**Yönerge ve koşullar:**
Seçim sath-ı maili üzerine yazıda "Bir kez daha" sözlerinden başlayıp "bir anlam taşıyor." sözlerine kadar uzanan bölümün tamamını yeniden yazın. Bunu yaparken "deyim" yerine "ifade" koyarak metni güncelleyin.

Seçim Sath-ı Maili

Seçim Sath-ı Maili

Tufan Erhürman

tufaner@yahoo.com

Bir kez daha seçim sath-ı mailine girdik. Çoğu zaman yalnızca seçim dönemine girildiğini anlatmak için kullanılan bu deyim, kendisini oluşturan sözcüklerin bugünkü dildeki karşılıkları dikkate alınarak değerlendirildiğinde çok daha manalı hâle geliyor. Satıh, yüzey demek. Mail ise eğim. Bu durumda, seçim sath-ı mailine girmek, seçime doğru eğimi olan bir yüzeye girmek gibi bir anlam taşıyor.
Sanırım Kıbrıslı Türklerin seçim zamanlarındaki hâllerini anlatmak için bundan daha iyi bir deyim bulunamaz. Böyle dönemlerde, Kıbrıslı Türkler, gerçekten de, siyasi partileriyle, adaylarıyla ve seçmenleriyle, bir girdaba yuvarlanır gibi, tamamen kontrolsüz ve irade dışı bir biçimde seçime doğru akarlar. Seçim sath-ı mailine girilmişse, o eğimden aşağıya doğru yuvarlanmaya başlamadan önceki tüm ilkeler ve düşünceler kendiliğinden bir yana bırakılmış olacaktır. Bu, âdeta, bir toplumun bir bütün olarak sıvılaşması, tabiri biraz ağırlaştırarak söylersek, vıcık vıcık olması ve bir şelale gibi uçurumdan aşağıya, dipteki hedefe doğru hızla boşalması gibidir.
Nasıl ki uçurumdan aşağıya akan şelaleyi oluşturan su zerrecikleri dibe giderken bir irade ortaya koyamaz, nereye aktığını sorgulayamaz, akışını birtakım kriterler, ilkeler üzerinden gerçekleştiremezse, toplumdaki siyasi partilerin, adayların ve seçmenlerin de, o meyilli satıhtan seçime doğru yuvarlanırken, bu tip “takıntılar”la uğraşması mümkün olmayacaktır.

**Alıntılanan veriler:**
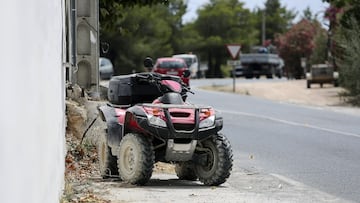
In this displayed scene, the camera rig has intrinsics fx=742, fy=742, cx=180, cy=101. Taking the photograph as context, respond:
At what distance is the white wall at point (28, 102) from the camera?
4055 millimetres

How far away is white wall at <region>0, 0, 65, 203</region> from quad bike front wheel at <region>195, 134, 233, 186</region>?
2.87 meters

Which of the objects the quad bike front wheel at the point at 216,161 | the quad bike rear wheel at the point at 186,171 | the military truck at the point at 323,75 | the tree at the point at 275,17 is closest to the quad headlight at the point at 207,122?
the quad bike front wheel at the point at 216,161

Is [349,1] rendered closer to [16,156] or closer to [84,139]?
[84,139]

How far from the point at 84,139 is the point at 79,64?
2.91 meters

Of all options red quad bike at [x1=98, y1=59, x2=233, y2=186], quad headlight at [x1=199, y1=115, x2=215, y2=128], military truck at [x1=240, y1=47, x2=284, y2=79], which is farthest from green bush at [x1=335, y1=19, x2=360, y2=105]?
military truck at [x1=240, y1=47, x2=284, y2=79]

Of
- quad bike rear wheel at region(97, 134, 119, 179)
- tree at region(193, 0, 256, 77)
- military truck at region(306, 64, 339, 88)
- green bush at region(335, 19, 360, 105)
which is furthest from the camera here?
tree at region(193, 0, 256, 77)

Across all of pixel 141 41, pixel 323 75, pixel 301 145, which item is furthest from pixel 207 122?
pixel 141 41

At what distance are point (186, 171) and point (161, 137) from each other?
142cm

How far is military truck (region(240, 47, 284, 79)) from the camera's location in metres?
63.3

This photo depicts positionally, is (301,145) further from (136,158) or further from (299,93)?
(299,93)

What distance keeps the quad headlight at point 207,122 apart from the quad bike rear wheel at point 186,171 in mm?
974

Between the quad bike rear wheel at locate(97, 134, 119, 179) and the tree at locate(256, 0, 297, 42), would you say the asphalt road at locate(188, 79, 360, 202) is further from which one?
the tree at locate(256, 0, 297, 42)

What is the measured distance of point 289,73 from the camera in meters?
65.1

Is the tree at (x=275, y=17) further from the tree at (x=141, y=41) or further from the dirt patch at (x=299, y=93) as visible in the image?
the dirt patch at (x=299, y=93)
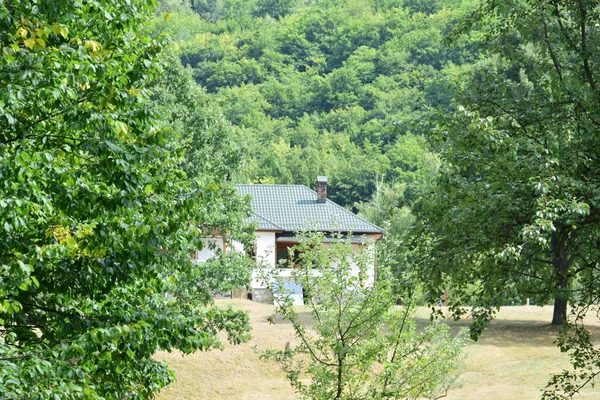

**Tamamlanmış alıştırma:**
Bir kez daha seçim sath-ı mailine girdik. Çoğu zaman yalnızca seçim dönemine girildiğini anlatmak için kullanılan bu ifade, kendisini oluşturan sözcüklerin bugünkü dildeki karşılıkları dikkate alınarak değerlendirildiğinde çok daha manalı hâle geliyor. Satıh, yüzey demek. Mail ise eğim. Bu durumda, seçim sath-ı mailine girmek, seçime doğru eğimi olan bir yüzeye girmek gibi bir anlam taşıyor.